As with so many strange turns in modern life, Elon Musk is at least partly to blame. Tesla didn’t just make electric cars fast; they made speed mandatory. Want the longest range or all-wheel-drive traction? Here is a 384-horsepower, sub-5-second 0-60, Model Y Long Range AWD. That is because it is easier to bolt in a few big motors and brag about a 0-60 time than to do the hard work of building truly efficient cars that might offer features actually relevant to their customers. What began as a Silicon Valley party trick is now an industry reflex. The answer is always more windings, more current, and bigger numbers. The “performance” is not engineered; it is dialed up because it is easy and because it looks good on a spec sheet.

This has happened before. In the muscle car era, Detroit crammed big-block V8s making more than 400 horsepower into ordinary sedans, hardly bothering to upgrade brakes, tires, or handling. Critics warned, regulators circled, and Nader attacked. Those cars wore their intent openly and were sold as performance models to buyers who usually knew what they were getting into. Today it is much more reckless. These are family crossovers, status appliances, and all-weather wagons, now equipped with nearly twice the power of a Chevelle SS or Plymouth Road Runner, riding on low rolling resistance “efficiency” tires, softly-sprung suspensions, and brakes sized for the rental fleet.

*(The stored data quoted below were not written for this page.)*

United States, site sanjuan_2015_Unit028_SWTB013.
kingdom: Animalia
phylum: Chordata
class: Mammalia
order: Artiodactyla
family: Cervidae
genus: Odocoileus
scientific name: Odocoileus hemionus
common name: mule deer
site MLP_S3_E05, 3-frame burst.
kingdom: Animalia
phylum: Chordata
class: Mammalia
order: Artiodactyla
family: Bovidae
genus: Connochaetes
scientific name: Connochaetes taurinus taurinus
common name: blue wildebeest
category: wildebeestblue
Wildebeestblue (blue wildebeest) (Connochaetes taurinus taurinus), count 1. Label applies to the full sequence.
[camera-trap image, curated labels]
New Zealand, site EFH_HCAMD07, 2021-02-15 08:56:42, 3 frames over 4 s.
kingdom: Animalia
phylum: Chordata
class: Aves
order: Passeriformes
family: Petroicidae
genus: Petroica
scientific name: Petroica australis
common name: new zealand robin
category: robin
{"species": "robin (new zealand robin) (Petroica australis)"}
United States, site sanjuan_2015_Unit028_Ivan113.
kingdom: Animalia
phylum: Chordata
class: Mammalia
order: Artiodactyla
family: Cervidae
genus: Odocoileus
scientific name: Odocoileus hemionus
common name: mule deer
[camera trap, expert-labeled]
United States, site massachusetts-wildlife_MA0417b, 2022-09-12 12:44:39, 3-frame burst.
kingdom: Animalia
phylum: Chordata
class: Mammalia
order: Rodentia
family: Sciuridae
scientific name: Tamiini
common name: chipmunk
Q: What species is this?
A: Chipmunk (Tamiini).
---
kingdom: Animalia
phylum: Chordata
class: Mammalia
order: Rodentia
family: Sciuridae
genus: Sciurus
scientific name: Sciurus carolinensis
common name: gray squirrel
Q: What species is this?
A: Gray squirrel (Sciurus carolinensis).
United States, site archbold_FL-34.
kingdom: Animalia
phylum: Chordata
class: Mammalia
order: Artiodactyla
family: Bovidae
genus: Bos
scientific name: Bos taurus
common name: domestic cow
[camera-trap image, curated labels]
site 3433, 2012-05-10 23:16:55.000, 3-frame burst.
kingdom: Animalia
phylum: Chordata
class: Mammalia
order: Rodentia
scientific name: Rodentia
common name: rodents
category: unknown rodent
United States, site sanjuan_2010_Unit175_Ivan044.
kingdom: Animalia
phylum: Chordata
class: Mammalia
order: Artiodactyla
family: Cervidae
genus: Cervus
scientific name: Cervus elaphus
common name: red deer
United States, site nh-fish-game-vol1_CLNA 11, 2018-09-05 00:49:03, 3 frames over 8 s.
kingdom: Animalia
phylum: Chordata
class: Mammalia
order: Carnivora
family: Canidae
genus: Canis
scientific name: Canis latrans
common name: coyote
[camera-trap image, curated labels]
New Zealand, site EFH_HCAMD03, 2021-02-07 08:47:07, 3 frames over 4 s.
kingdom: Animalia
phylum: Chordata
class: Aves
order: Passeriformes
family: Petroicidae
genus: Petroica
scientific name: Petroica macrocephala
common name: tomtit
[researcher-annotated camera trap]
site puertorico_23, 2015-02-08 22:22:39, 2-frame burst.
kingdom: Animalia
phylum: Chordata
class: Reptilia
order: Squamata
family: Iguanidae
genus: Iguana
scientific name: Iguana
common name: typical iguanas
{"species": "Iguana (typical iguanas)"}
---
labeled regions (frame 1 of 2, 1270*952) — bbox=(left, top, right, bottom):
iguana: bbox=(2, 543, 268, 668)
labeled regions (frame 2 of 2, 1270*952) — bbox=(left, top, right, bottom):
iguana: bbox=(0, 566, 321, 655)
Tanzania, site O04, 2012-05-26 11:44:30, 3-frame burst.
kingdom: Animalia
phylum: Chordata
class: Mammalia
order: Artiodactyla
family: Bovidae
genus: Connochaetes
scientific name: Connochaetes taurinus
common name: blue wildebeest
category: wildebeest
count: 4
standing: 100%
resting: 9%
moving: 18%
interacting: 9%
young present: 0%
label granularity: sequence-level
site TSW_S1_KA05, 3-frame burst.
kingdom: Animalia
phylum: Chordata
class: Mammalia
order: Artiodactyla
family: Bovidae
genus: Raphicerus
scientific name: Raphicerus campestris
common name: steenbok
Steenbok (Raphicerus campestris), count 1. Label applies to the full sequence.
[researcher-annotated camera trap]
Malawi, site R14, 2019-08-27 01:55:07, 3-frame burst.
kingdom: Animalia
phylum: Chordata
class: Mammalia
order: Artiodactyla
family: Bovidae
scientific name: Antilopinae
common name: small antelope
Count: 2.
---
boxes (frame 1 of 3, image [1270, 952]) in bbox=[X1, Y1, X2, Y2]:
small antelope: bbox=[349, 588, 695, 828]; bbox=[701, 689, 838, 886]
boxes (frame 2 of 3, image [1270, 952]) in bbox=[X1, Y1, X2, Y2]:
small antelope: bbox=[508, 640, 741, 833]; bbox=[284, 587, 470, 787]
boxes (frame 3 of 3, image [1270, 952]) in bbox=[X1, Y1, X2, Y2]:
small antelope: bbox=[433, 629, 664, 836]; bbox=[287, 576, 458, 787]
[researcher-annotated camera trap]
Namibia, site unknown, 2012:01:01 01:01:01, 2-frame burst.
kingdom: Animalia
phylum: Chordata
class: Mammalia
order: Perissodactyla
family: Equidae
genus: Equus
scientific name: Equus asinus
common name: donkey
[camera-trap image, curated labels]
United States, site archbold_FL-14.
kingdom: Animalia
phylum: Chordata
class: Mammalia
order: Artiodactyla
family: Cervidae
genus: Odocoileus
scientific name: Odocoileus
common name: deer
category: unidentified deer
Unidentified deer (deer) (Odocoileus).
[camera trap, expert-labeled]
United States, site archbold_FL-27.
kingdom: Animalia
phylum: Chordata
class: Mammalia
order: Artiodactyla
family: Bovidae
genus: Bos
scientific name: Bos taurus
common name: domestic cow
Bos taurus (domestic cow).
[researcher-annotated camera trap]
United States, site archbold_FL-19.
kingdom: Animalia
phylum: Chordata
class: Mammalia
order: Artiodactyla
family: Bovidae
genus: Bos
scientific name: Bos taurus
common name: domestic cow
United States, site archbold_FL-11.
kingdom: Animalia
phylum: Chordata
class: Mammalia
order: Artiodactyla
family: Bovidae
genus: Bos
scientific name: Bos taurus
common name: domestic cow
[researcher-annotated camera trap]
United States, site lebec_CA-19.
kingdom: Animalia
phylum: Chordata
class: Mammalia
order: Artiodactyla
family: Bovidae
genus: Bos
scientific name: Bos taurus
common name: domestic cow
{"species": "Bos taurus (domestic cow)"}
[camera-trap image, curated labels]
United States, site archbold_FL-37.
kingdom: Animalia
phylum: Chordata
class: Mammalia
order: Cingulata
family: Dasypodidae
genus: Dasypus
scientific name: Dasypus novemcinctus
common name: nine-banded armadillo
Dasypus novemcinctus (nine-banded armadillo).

Manufacturers know it too. As GM freely admits to the press, the Blazer EV SS with 615 horsepower was never meant for the track. Slapping an “SS” badge on the tailgate and tossing on still-insufficient larger brakes is not absolution. It is theater, especially when the tires are low rolling resistance EV rubber picked for range and not for grip or high-speed safety. The result is a landscape where straight-line numbers are inflated, but the hardware and intent have not kept pace. All the shortcomings of the 1960s classics are back: questionable handling, underdone braking, unmanageable power. But now they are disguised as family cars and sold without even a disclaimer of their danger.

The real difference is this: for all the critique rightly leveled at the old muscle cars and classic supercars, nobody ended up with one by mistake. The price and exclusivity, or the sheer effort needed to build a 600 horsepower monster kept them rare and deliberate. Today all one has to do is ask for longer range, or the plushest interior, or more USB ports, and performance numbers that used to require a decade of tinkering in the garage, or a trust fund are just part of the package. What used to be very intentional is now a side effect of convenience or comfort.

If this were about real innovation, about making powerful cars genuinely safe and capable, it would be a different conversation. But instead of pouring R&D into batteries that last more than four hours at highway speeds, manufacturers just add more motor windings and turn up the dial. This is engineering by marketing, not by need. The industry spends on bigger numbers, not on the work that would give those numbers meaning.

To be clear, the point is not to romanticize the days of supercars with no ABS or stability control. Those cars were and still are extremely demanding of their drivers and carry an inherent risk due to the combination of high power and lack of safety protections. In that way, modern EVs resemble the supercars they are now being contrasted with: too much power, insufficient engineering as to other aspects.

But no one argued those cars should be everywhere, or that every family should have a 600 horsepower machine in the garage. Their danger was mitigated by cost, rarity, and the will required to buy, build, or drive one. Modern supercars like the Porsche 911 Turbo S match their power with the right tires, brakes, stability controls, and honesty. The family crossover does not, and that is the difference.

So EV crossovers are the new muscle cars, but this is not a compliment. If history is repeating, it is not even rhyming; it is a copy-paste, scaled up and stripped of self-awareness. Manufacturers are handing out insane power by default, in cars never engineered or marketed for it, and calling it progress. It is not. It is abdication, it is cowardice in the guise of marketing.

Nobody is happier, nobody is safer, and the only thing getting cheaper is the meaning of horsepower itself. EVs, the horsepower market has crashed and your line of credit is closed. From here on out, express your figures in kilowatts and leave horsepower to those who still understand what it cost, what it meant, and why it mattered.